@alliecandice via Twenty20
Q: What practical steps can I take to help shift myself out of bootstrap mode, where I am doing everything for myself, and into a position to hire some support help?
A: First, congrats on reaching this transitional milestone. You must be doing a lot right to have scaled your business to this point. The good news is the next phase of your business will help you grow even more.
Of course, I get that this is also a frustrating time. To figure out if you’re ready to hire help (part- or full-time), consider these principles:
• Working IN your business is not the same as working ON your business. One will grow your business exponentially, both in the income and the freedom you gain, and one will drive you insane. All of us start out working in our businesses. We handle every facet. When we begin working ON our businesses instead, it’s a powerful mindset and time shift.

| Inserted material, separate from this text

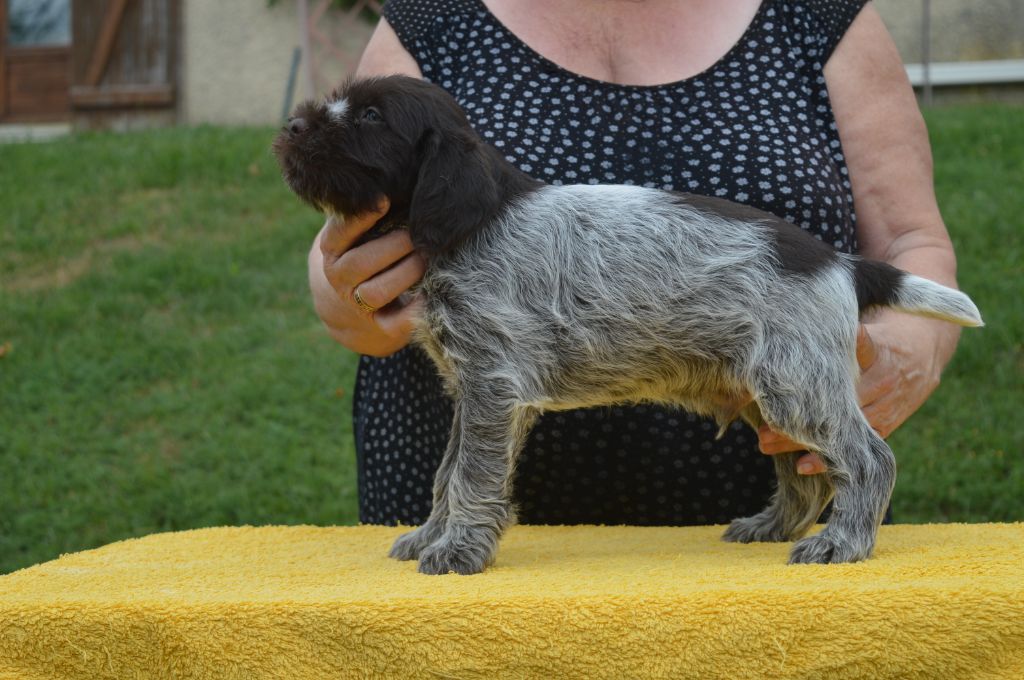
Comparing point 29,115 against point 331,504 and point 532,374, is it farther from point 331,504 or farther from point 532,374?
point 532,374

• Any new hire must generate revenue. Now, this doesn’t mean that your virtual assistant is out there selling your online courses for you. Some hires increase your revenue indirectly by freeing you up to pursue clients.

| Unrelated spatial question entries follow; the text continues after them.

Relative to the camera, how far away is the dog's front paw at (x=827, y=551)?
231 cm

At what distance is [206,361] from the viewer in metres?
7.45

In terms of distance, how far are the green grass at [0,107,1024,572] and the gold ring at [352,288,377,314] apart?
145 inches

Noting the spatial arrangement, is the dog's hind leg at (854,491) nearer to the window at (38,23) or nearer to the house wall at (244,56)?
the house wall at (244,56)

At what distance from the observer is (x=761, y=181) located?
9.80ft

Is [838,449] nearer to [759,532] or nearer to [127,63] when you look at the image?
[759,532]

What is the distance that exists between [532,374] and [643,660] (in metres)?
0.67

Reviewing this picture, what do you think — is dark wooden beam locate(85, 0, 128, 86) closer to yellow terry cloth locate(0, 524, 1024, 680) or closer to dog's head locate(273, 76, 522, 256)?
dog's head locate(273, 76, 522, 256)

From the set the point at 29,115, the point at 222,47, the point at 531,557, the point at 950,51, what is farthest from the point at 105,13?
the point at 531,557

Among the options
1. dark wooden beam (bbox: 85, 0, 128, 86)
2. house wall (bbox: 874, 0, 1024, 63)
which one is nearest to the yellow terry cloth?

• The right person will do the job right. Here’s the thing: If you hire the right person for the job, they will do that job better than you ever have. Wouldn’t that be lovely?
So here are a few steps you can take to apply these principles right now and step out into the next phase of your business growth:
Step 1: Write down what the next five years of your business could look like if you took your hands off the day-to-day, a little at a time, and allowed yourself to show up only as your best self.

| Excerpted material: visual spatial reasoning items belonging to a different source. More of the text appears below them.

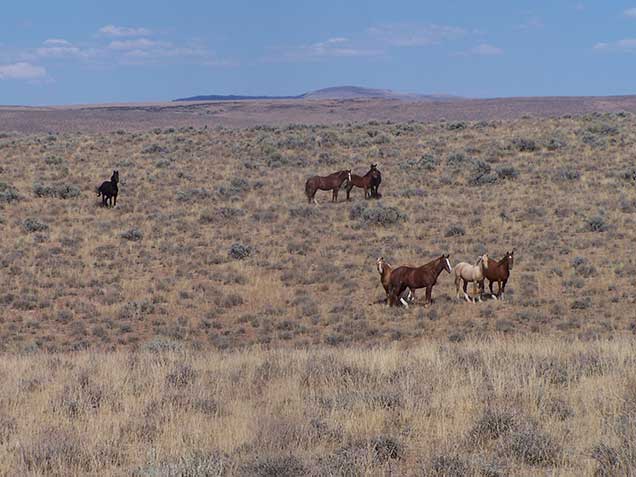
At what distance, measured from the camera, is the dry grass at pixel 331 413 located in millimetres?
5328

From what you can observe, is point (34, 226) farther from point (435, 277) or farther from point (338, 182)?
point (435, 277)

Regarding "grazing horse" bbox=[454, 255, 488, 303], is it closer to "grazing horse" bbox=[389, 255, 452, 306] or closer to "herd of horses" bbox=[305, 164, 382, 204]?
"grazing horse" bbox=[389, 255, 452, 306]

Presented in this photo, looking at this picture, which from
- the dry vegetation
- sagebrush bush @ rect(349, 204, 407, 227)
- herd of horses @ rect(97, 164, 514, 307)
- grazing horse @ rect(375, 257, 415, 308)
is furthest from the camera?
sagebrush bush @ rect(349, 204, 407, 227)

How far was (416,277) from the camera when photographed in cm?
1498

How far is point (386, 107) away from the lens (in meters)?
110

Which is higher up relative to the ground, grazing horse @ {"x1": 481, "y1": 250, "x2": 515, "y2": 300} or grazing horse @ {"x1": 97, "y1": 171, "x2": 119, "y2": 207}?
grazing horse @ {"x1": 97, "y1": 171, "x2": 119, "y2": 207}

Step 2: Put on your research cap and gather some data to see how much revenue even a part-time virtual assistant could bring to your business. Write down every task you do. Rate each 1-5 based on how much you enjoy it and how good you are at it, with 1 being “I hate this and I’m terrible at it,” and 5 being “This is why I was put on the planet.” When you’re done, calculate how many hours each month you spend on tasks rated 1 or 2. Multiply that by your hourly fee. That’s how much you’re already paying someone (yourself) to do those tasks.
Step 3: Finally, look inward at what is truly holding you back. Is it spending the money and returning to a lower overall bottom line? If you’re budgeting, remember that you can start small with a contractor and $100 a month to get used to the mindset shift. If you’re holding back because you don’t trust anyone else to do the work as well as you can, then it’s time to get clear with yourself on what your strengths really are and are not. There is someone out there who can do some of your tasks way better than you. Let them! Your business needs your best.